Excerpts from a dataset
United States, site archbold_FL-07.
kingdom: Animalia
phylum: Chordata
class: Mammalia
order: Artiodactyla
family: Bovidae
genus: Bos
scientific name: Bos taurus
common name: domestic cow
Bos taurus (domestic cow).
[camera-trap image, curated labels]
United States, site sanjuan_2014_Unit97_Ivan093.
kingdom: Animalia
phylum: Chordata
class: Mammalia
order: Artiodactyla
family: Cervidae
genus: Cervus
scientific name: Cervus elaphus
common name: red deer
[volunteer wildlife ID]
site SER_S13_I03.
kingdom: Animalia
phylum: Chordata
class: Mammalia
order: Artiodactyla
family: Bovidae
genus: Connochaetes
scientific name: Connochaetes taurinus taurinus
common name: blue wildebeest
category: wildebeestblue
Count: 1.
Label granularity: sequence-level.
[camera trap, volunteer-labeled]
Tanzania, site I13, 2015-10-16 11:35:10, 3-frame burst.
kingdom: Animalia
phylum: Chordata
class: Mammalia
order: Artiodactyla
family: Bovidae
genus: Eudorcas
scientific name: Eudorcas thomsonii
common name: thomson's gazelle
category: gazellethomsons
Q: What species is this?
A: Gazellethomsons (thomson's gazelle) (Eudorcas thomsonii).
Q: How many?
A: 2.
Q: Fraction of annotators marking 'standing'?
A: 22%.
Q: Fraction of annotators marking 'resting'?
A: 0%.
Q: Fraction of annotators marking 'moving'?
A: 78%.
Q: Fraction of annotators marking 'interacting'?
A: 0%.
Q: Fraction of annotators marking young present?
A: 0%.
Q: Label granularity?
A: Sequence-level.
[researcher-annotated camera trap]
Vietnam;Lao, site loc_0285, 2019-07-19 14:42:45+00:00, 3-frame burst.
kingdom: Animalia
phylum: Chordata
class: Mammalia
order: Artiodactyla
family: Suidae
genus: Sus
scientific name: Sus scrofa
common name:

WHAT THE TASK ASKS
Exact reproduction is required: output the lines from the start of the entries above through the line with "scientific name: Connochaetes".

RESULT OF THE EXERCISE
United States, site archbold_FL-07.
kingdom: Animalia
phylum: Chordata
class: Mammalia
order: Artiodactyla
family: Bovidae
genus: Bos
scientific name: Bos taurus
common name: domestic cow
Bos taurus (domestic cow).
[camera-trap image, curated labels]
United States, site sanjuan_2014_Unit97_Ivan093.
kingdom: Animalia
phylum: Chordata
class: Mammalia
order: Artiodactyla
family: Cervidae
genus: Cervus
scientific name: Cervus elaphus
common name: red deer
[volunteer wildlife ID]
site SER_S13_I03.
kingdom: Animalia
phylum: Chordata
class: Mammalia
order: Artiodactyla
family: Bovidae
genus: Connochaetes
scientific name: Connochaetes taurinus taurinus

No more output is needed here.